Photo by Lucie Liz on Pexels.com

Today I am grateful for the opportunity to provide my son with a great Christmas.  I spent a lot of time wrapping gifts today and was able to take in what we did.  It’s nothing fancy, but we did a great job of working together to make sure our son had a memorable Christmas.  Beyond the gifts, we have baked cookies, we have decorated, we have set up the tree together, and we have spent hours reading books together.  I hope those are the moments my child will remember forever—smiling, dancing around the kitchen, laughing, and trying new things.

Today I am grateful to be able to take care of myself in the midst of all of this chaos.  There has been so much preparation over the last few weeks and I am physically exhausted. It was all done with love and joy but it was tiring nonetheless.  I have found a few brief moments nearly every day to relax and enjoy the process and to recharge my batteries.  When we were at the store today picking up a few odds and ends, I found an awesome blanket and some socks for myself—even though I don’t normally buy myself things as self-care, I couldn’t pass it up and I am happy with my purchase.

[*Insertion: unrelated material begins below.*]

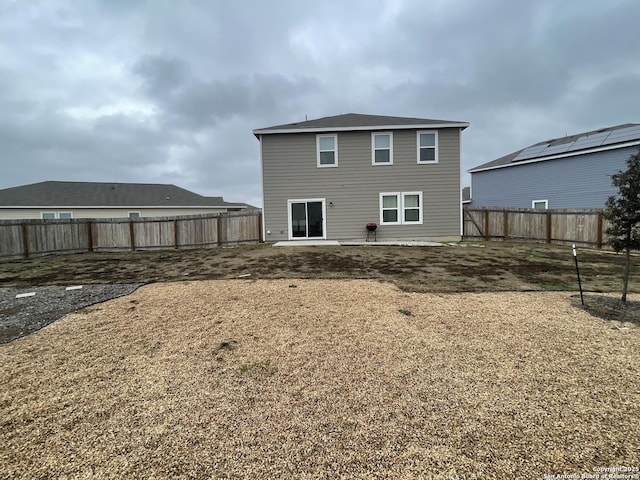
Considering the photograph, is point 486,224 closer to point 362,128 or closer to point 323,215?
point 362,128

Today I am grateful for beautiful time spent with family.  We spent Saturday afternoon with my husband’s family and it was a wonderful time.  There was so much genuine laughter and love flowing through the house that I couldn’t help but feel uplifted and warm.  Being able to see generations together is a gift in itself and to see the time so well spent and filled with joy made it such a memorable experience.  Those memories are something I treasure my son having.

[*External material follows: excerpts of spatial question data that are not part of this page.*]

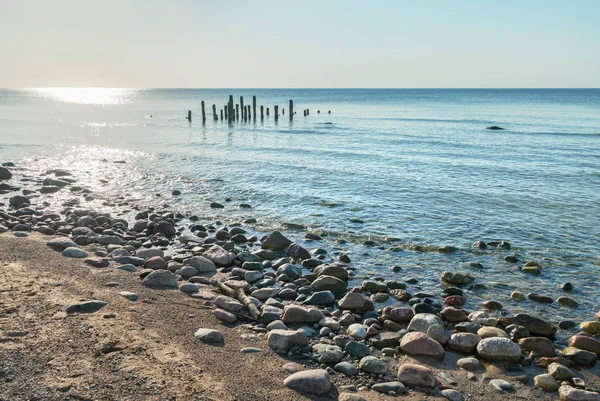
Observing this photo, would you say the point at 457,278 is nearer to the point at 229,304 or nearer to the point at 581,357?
the point at 581,357

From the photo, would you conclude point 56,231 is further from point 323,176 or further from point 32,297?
point 323,176

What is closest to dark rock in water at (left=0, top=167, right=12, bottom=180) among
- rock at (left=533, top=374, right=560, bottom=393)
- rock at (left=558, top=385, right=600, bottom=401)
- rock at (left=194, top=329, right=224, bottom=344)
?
rock at (left=194, top=329, right=224, bottom=344)

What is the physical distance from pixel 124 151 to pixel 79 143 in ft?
18.3

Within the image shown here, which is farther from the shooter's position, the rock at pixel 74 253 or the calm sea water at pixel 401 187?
the calm sea water at pixel 401 187

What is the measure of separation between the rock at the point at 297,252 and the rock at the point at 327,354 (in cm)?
415

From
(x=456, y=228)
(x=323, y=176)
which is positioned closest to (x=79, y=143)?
(x=323, y=176)

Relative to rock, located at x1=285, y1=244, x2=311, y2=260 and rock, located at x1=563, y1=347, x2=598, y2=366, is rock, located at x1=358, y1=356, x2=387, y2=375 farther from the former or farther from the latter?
rock, located at x1=285, y1=244, x2=311, y2=260

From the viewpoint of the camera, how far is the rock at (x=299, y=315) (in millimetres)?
7344

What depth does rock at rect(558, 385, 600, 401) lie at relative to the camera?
5.61 meters

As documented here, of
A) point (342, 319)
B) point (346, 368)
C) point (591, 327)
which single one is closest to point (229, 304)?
point (342, 319)

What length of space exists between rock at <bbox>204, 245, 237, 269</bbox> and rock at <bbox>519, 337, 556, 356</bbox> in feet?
18.4

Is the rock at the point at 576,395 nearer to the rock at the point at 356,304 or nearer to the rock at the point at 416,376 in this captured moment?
the rock at the point at 416,376

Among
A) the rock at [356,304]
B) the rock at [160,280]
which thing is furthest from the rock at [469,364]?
the rock at [160,280]

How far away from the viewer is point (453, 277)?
9.30m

Today I am grateful for time spent with friends and seeing how people we have known for a relatively short time can become such an integral part of our lives.  After the afternoon at my in-laws, we spent the evening with our friends.  We exchanged gifts and the kids played together.  I feel like we know each other so well and have trusted each other with some tender details of our lives and in that vulnerability we have become closer.  We have learned to build each other up.  This portion is important to me as well because I have vivid memories as a child of spending time with my parent’s friends, watching them play cards or play the guitar (and all of the kids would sing along), and having fun.  I love being able to do that with my son as well.

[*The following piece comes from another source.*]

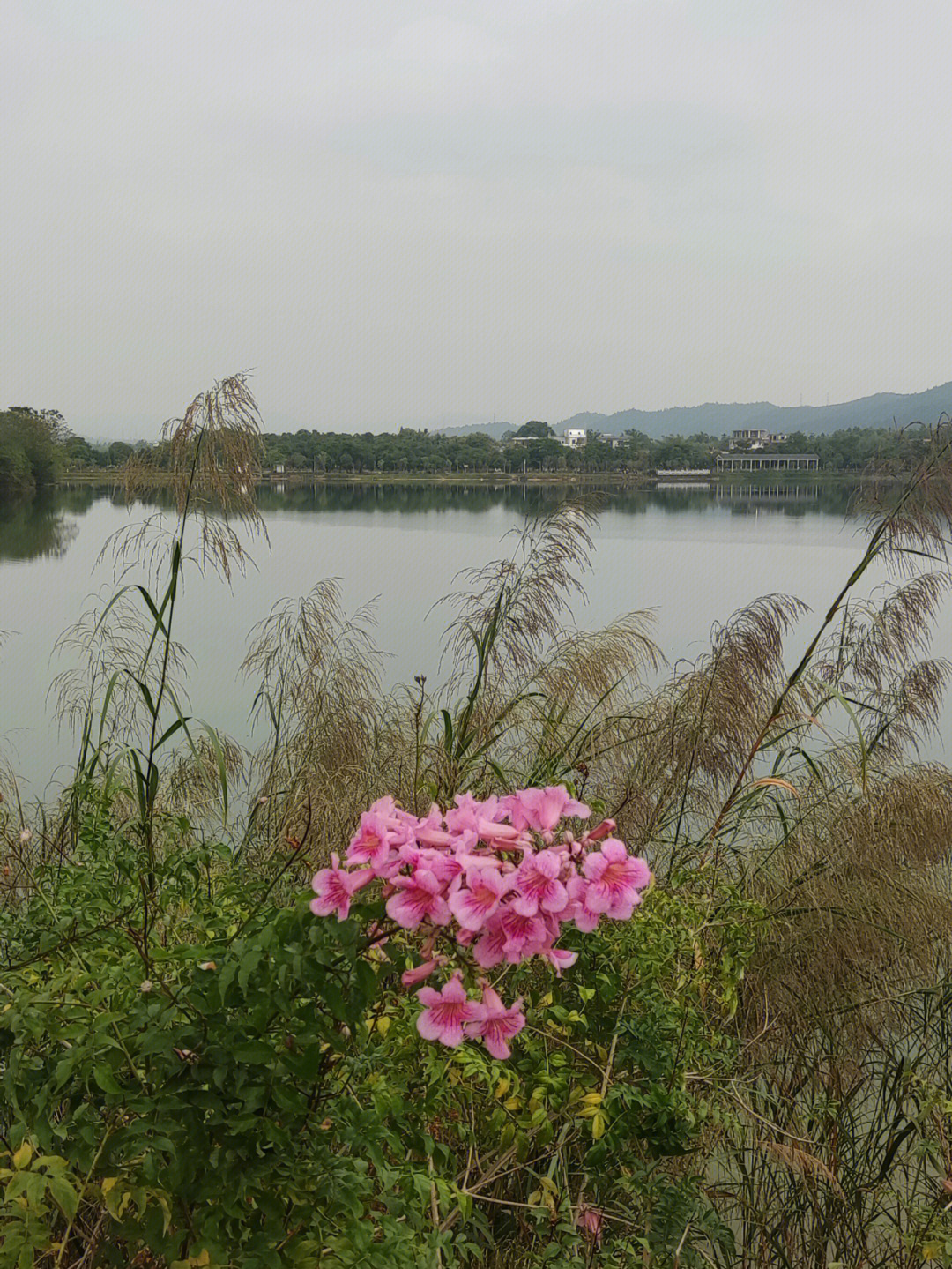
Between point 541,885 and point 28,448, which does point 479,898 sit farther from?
point 28,448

Today I am grateful for small steps.  I feel like we still have quite a list of things that need to get done before Wednesday but we have not stopped making progress, no matter how small.  Normally at this point I would just throw in the towel because I would get overwhelmed and then panic the night before and make myself crazy trying to fix everything and finish it.  This year the progress has been steady and I am happy with how things are turning out.  It’s definitely a testament to progress over perfection—it makes all the difference.

Today I am grateful for rest.  I am truly tired this evening so after I share this post, I am going to be calling it an early evening and going to bed.  I am grateful that I have the opportunity to make the decision to call it an early night.  I don’t have to overwhelm myself and push through.  I can give my body the opportunity to get a good night’s sleep.

Today I am grateful that I was able to take the next week off to finish the last minute details of what I need to do.  I look forward to finishing the work and spending the rest of my time off with family.  I’m also grateful to break up the routine of waking up super early and dragging myself out of bed to get ready.  It’s nice to be able to change it up and work at my own pace.

Today I am grateful to realize how truly blessed we are.  We have been able to do so much and to provide so much and I feel the weight of that gift.  It is a wonderful feeling to pause from the chaos of life and observe where you’re at—to truly take account of all of your accomplishments and lessons.  We are often so blinded by what we have to do and what we “should” have at a certain point that we don’t give enough credit for what we have done.  This is a moment of contentment for where things are.  An exhalation of happiness for the realization that we don’t have a specific destination to reach—we have settled in for the journey.